— BEGIN EXCERPT TO READ —

Some closures here. And some new plots out of the blue, which look like introductions to following stories. A trick film-makers like to use in case the public would demand sequels ;)

I like that Jake started to call Kas "mum." Better late than never...and now they can really feel like a family.



Author's Response:

Jake's post-war journey was a ref to an already-completed novel - Visions Of The Things To Be, a crossover with MASH.

I might write 'Kira For President' someday :), but I already have the short 'A  Letter To Nerys' set after the war.

Thanks for reading, really. This was my 'ultimate' DS9 work, and I'm glad to see it mostly works.

 

Reviewer: Gul Rejal Signed [Report This]
Date: 03 Oct 2011 08:40 Title: Part Ten

You killed Sulu! O_O

I was surprised to see that Dorian stayed in Starfleet; I had thought she'd resign, but then I thought that maybe it's better--she would have a chance to prove that she is able to make the right choices. And then--bummer! The chance was gone, with her life. A sad moment, because I grew to like her in this story.



Author's Response:

I've heard it said that JK Rowling cried after killing off Sirius Black. As I wrote the fates of Dorian and Hikaru, I wanted to spare them, but that would make the Breen a less competent, less lethal threat than that dark episode obviously meant it to be - and with the obvious parallels to 9/11 - I couldn't have them survive and say that the story had impact. It was about war's brutality and price, and so my path was clear.

Reviewer: Gul Rejal Signed [Report This]
Date: 03 Oct 2011 08:25 Title: Part Nine

You meant Tal Shiar, right? Not "Tal Shayar" ;)

Hmm, it seemed like Jake-Nog reconciliation wasn't going that well...but in the end there was some light at the end of the tunnel, toward which they headed and finally arrived to some agreement. Good for them. Friendships have their bumps, but they don't have to end and be destroyed by those bumps.

I'm not sure I'd compare Dukat to a contrary child. He is way more dangerous and his motives are not so innocent. He doesn't just want to do things to irritate someone, to show "who's the boss." It's not even only about Kira, although she has a prominent place in his plans. Dukat in his madness was a real danger and underestimating him would not be wise. So I fully agree with Kira, when she disagrees with the O'Briens.



Author's Response:

I *never* get that one right. I always tell myself 'It's not spelled like the Marvel aliens' - except it is.

I'd say this was the big early test of their friendship. A later one may come, but they hashed and fought out a lot of the trash that many people never clean out - the 'Retirement Of The Old Debt', so to speak. In case it didn't come through, I like writing Ferengi.

It is a simplistic thing to compare Dukat to a kid with a fit. I think the O'Briens might have meant to have Kira reduce Dukat in her own head - to keep him from occupying an almost Pagh-Wraith like position in her mind. Kira would never truly underestimate him, but by dialing back his position mentally, she was able to make him doubt his own master planner skills, and that was enough - along with surviving his very dangerous schemes. Even a Kirk feared his schemes - and that has to mean something.

Reviewer: Gul Rejal Signed [Report This]
Date: 03 Oct 2011 04:19 Title: Part Eight

Some reconciliation here, so things start to return to their "natural" condition. Or have a new, better start.

An interesting story Nog tells here. It explains why he or Rom barely mention Prinadora, or she never attempts to contact her own son.

— END EXCERPT TO READ —

_PROBLEMS TO WORK ON_
[1] From the reviews, extract the passage from "Hmm, it seemed" up to and including "except it is.".
[2] According to the reviews, why did the writer not spare Dorian and Hikaru?
[3] In the reviews, what did Jake's post-war journey refer to?

— BEGIN GIVEN ENTRIES —

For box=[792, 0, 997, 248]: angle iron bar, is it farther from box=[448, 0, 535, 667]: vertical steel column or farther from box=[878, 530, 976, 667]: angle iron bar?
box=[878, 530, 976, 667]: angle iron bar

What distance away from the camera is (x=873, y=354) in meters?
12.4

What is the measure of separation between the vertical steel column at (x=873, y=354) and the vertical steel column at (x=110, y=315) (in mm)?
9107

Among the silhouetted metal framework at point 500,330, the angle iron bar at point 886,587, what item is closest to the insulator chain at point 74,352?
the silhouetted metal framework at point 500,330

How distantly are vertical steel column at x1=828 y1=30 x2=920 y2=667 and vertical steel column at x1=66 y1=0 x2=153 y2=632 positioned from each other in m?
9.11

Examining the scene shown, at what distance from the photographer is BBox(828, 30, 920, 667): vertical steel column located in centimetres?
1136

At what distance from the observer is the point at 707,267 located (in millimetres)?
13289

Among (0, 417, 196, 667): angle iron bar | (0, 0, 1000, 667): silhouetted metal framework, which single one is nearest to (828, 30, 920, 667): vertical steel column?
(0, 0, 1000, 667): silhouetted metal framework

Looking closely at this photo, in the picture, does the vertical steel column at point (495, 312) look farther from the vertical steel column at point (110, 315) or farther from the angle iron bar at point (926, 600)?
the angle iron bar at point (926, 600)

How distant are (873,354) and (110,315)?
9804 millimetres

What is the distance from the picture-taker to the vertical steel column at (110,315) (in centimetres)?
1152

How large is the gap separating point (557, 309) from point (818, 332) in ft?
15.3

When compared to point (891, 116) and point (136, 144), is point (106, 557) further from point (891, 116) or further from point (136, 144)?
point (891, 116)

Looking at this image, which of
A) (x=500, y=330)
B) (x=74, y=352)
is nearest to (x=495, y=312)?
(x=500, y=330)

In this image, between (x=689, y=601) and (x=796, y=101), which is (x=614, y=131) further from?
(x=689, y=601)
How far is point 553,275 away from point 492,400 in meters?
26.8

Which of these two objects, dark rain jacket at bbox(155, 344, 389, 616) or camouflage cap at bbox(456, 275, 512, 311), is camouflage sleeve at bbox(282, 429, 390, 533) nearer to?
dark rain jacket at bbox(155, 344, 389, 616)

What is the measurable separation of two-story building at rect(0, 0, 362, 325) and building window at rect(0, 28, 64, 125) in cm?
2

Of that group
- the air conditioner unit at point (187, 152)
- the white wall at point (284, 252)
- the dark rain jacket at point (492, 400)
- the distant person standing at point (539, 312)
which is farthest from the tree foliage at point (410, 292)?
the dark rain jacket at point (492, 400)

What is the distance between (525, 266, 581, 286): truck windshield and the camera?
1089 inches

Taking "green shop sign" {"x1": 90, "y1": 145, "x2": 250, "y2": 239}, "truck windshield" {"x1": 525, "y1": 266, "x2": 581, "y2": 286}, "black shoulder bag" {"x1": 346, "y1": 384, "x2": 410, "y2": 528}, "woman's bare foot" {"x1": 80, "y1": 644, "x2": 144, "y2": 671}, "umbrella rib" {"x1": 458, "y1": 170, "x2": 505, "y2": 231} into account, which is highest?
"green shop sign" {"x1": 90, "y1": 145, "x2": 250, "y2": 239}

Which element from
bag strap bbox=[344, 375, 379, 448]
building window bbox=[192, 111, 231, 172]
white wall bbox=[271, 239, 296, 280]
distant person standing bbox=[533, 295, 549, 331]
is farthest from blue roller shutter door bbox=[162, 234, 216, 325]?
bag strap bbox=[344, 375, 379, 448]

— END GIVEN ENTRIES —

_TASK ANSWERS_
[1]
Hmm, it seemed like Jake-Nog reconciliation wasn't going that well...but in the end there was some light at the end of the tunnel, toward which they headed and finally arrived to some agreement. Good for them. Friendships have their bumps, but they don't have to end and be destroyed by those bumps.

I'm not sure I'd compare Dukat to a contrary child. He is way more dangerous and his motives are not so innocent. He doesn't just want to do things to irritate someone, to show "who's the boss." It's not even only about Kira, although she has a prominent place in his plans. Dukat in his madness was a real danger and underestimating him would not be wise. So I fully agree with Kira, when she disagrees with the O'Briens.



Author's Response:

I *never* get that one right. I always tell myself 'It's not spelled like the Marvel aliens' - except it is.

[2] Sparing them would have made the Breen a less competent, less lethal threat than the episode clearly intended. Given the obvious parallels to 9/11, the writer felt the story could not claim impact if they survived. The story was about war's brutality and price, so their deaths followed.

[3] It referred to an already-completed novel, Visions Of The Things To Be, a crossover with MASH.